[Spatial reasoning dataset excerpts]

Begin

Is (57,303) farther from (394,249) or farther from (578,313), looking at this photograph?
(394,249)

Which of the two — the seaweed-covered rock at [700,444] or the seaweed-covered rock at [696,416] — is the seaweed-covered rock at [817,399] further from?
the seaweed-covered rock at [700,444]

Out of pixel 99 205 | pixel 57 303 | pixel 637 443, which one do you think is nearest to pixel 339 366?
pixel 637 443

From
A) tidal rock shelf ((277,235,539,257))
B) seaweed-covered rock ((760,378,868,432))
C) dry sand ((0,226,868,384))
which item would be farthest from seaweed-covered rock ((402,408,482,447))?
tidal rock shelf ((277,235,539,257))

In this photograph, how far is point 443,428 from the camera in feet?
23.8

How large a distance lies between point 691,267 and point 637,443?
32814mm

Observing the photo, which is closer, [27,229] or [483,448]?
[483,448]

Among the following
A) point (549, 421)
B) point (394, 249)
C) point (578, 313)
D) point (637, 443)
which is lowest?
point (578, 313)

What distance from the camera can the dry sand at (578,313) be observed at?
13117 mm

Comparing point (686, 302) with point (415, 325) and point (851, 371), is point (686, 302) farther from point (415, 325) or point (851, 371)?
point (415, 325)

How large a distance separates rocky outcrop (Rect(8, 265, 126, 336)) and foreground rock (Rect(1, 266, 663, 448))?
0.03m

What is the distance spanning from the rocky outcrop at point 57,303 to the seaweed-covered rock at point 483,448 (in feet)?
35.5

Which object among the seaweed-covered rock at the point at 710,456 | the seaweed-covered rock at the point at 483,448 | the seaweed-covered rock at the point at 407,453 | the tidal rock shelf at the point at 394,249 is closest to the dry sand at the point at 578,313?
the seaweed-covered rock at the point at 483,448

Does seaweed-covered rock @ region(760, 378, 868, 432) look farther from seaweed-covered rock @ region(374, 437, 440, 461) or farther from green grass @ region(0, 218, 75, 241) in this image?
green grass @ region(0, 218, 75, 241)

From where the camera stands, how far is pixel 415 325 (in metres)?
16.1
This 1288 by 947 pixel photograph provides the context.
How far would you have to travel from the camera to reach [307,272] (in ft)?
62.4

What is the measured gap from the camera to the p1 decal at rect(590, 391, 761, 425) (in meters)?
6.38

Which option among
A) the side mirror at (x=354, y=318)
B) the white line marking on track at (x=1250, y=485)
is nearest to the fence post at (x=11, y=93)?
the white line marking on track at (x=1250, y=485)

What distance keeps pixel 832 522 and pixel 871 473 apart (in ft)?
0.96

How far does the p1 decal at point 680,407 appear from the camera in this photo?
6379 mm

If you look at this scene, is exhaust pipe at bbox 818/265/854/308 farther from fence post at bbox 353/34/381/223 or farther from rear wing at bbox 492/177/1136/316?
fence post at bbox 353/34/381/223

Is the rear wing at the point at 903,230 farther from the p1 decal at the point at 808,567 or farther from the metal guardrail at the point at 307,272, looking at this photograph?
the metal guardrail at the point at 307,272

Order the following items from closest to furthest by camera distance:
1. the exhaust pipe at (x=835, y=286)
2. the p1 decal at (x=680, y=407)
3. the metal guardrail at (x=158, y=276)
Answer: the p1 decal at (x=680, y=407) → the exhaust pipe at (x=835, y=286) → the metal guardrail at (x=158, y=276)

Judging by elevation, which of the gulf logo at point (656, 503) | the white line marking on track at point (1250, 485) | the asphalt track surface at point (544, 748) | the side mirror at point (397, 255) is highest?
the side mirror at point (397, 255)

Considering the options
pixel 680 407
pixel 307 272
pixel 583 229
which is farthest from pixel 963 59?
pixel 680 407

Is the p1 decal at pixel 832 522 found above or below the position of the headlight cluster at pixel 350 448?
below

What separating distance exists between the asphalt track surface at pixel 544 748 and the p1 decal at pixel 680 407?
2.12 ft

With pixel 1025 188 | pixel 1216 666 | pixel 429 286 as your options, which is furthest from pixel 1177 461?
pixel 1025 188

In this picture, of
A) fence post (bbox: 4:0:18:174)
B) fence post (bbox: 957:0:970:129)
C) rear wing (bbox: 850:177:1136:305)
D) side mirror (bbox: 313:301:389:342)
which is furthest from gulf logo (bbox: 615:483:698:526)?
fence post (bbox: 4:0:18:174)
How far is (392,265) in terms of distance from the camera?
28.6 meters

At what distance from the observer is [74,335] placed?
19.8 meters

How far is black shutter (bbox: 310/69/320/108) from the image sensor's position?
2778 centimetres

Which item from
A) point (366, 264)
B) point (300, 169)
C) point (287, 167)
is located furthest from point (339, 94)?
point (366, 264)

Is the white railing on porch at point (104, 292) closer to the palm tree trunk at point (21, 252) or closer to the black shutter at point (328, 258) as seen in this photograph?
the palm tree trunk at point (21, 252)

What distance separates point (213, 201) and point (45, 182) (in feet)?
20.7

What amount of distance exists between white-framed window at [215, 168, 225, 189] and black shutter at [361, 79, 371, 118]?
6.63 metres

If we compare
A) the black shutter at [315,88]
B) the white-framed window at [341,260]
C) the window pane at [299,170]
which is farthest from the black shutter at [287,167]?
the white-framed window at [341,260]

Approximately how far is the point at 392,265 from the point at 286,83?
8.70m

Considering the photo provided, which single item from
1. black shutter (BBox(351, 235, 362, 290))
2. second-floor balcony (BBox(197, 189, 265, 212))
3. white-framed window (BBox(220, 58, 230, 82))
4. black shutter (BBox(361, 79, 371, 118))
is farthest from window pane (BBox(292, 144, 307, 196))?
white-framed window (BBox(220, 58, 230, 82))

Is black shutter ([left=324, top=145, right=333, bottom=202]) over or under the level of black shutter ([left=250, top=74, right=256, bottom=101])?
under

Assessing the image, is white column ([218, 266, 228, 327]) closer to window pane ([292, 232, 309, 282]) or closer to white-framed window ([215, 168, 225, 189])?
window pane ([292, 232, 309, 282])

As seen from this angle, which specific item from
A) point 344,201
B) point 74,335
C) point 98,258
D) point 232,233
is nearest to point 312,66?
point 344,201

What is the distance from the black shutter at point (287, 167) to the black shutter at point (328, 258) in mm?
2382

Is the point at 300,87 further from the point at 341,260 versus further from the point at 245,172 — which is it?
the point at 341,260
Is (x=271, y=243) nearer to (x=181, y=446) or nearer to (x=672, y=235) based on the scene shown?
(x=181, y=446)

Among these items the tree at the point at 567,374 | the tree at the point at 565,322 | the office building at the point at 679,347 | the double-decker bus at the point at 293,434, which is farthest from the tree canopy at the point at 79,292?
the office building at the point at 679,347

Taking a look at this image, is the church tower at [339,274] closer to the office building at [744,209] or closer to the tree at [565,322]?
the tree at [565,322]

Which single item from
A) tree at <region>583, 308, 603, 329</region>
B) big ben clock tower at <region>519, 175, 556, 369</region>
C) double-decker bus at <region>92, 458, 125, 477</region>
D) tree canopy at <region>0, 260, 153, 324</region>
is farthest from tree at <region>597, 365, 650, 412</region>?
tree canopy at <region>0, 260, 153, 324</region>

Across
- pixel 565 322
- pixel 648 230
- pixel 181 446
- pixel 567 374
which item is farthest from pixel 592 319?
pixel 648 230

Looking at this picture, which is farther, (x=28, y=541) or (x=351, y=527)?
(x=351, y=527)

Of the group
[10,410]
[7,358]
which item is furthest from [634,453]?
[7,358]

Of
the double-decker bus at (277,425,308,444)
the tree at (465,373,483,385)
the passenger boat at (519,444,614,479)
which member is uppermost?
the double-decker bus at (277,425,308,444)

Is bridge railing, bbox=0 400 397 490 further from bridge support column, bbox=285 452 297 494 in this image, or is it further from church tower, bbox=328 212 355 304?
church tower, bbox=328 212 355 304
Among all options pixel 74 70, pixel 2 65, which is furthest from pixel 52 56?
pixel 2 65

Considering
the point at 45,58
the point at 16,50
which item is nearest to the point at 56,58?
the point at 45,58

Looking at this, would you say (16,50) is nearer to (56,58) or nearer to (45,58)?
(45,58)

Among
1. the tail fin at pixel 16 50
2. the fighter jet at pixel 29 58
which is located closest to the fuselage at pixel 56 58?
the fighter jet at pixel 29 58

End

◆ **What is expected**
Transcribe exactly, and only, the lines from the one bearing "Looking at this picture, which" through the last line of the entries, counting both.

◆ **Finished task**
Looking at this picture, which is farther, (x=28, y=541) or (x=351, y=527)?
(x=351, y=527)

Of the group
[10,410]
[7,358]
which item is furthest from [634,453]?
[7,358]

Of
the double-decker bus at (277,425,308,444)
the tree at (465,373,483,385)
the passenger boat at (519,444,614,479)
which member is uppermost?
the double-decker bus at (277,425,308,444)

Is bridge railing, bbox=0 400 397 490 further from bridge support column, bbox=285 452 297 494 in this image, or is it further from church tower, bbox=328 212 355 304?
church tower, bbox=328 212 355 304
Among all options pixel 74 70, pixel 2 65, which is furthest from pixel 52 56?
pixel 2 65

Considering
the point at 45,58
the point at 16,50
which item is nearest to the point at 56,58?
the point at 45,58

Looking at this, would you say (16,50) is nearer to (56,58) or nearer to (45,58)?
(45,58)

Among
1. the tail fin at pixel 16 50
2. the fighter jet at pixel 29 58
which is located closest to the fuselage at pixel 56 58?
the fighter jet at pixel 29 58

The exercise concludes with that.